The manifold advantages of plastic

Engineers from BASF and automotive specialist Mann + Hummel have collaborated on the development of the world’s first plastic active manifold for direct-injection petrol engines. The component has gone into series production on the new Audi A4 2.0 FSI 4V.

With the FSI engines, unlike conventional petrol engines, the fuel is injected directly into the combustion chamber (FSI: Fuel Stratified Injection). This, claim the developers, increases torque and power, lowers fuel consumption, and significantly improves emission data.

The lower and inner parts of the newly developed manifold are made of Ultramid B3WG6, while the upper shell is made of Ultramid B3EG6 Titanium Grey.
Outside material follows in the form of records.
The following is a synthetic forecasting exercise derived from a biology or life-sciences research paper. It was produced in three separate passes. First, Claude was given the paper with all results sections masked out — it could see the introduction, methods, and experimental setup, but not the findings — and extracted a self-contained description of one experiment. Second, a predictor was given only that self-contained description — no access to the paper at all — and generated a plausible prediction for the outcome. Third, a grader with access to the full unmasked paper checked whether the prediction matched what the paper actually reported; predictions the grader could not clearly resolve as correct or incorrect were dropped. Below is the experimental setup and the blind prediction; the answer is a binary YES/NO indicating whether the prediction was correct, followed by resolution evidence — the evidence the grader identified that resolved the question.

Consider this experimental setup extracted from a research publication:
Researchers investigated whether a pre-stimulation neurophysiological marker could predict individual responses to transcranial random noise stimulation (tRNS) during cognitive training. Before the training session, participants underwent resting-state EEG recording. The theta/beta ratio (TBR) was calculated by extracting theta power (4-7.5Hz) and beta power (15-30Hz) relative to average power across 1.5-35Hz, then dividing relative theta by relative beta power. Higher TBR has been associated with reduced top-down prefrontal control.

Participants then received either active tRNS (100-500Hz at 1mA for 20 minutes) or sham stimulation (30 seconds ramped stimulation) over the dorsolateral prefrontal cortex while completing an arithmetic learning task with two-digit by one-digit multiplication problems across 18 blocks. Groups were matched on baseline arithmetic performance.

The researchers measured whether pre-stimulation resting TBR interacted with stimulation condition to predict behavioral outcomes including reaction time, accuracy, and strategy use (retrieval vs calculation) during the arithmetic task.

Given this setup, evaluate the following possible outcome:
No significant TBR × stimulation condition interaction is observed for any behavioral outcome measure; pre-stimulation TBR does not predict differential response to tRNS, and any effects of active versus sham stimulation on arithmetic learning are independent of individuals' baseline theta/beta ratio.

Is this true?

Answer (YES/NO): NO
BASF claims that the dimensional, thermal and chemical stability of Ultramid make it ideal for this application. It must, for example, be capable of tolerating the high temperature and corrosive chemicals of the exhaust gas during exhaust gas recirculation (EGR).

A further advantage is that the material’s high colour stability under corrosive conditions fulfils Audi’s designers’ special requirements on engine styling without additional painting.
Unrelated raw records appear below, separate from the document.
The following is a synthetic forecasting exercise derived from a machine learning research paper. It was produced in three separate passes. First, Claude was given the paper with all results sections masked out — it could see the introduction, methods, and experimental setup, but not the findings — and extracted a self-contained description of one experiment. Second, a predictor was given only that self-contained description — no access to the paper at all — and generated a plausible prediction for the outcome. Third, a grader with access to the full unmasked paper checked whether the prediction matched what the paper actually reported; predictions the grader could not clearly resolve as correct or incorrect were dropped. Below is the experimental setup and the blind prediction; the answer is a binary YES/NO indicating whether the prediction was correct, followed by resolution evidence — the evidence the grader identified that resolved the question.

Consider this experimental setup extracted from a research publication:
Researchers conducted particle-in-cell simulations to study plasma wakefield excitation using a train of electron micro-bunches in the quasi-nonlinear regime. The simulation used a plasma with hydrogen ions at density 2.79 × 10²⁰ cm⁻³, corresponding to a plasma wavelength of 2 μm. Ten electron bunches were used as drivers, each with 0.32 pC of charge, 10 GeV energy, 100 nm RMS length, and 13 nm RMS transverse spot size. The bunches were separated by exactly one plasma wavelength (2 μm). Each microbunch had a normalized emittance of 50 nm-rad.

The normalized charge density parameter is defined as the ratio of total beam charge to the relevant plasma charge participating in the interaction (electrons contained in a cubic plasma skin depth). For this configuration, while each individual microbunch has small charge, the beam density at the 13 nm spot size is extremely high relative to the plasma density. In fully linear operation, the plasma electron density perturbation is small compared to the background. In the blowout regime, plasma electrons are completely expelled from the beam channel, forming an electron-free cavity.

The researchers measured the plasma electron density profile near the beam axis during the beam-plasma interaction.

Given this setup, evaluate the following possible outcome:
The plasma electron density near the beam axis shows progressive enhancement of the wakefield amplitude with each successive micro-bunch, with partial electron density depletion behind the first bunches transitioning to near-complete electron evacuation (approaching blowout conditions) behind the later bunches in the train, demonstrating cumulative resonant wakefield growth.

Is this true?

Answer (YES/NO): NO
Mann & Hummel’s switching active system consists of two parts. Firstly, a rotary valve drum with a sealing cage controls the length of the intake pipes, and makes for a significant improvement in engine characteristics (torque and power).

Then, the CVTS (Continuous Variable Tumble System) flange controls the air flow; creating a finely distributed, homogeneous fuel-air mixture in the combustion chamber. The Rotary valve drum, sealing cage and parts of the CVTS flange are also made of glass-fibre reinforced Ultramid.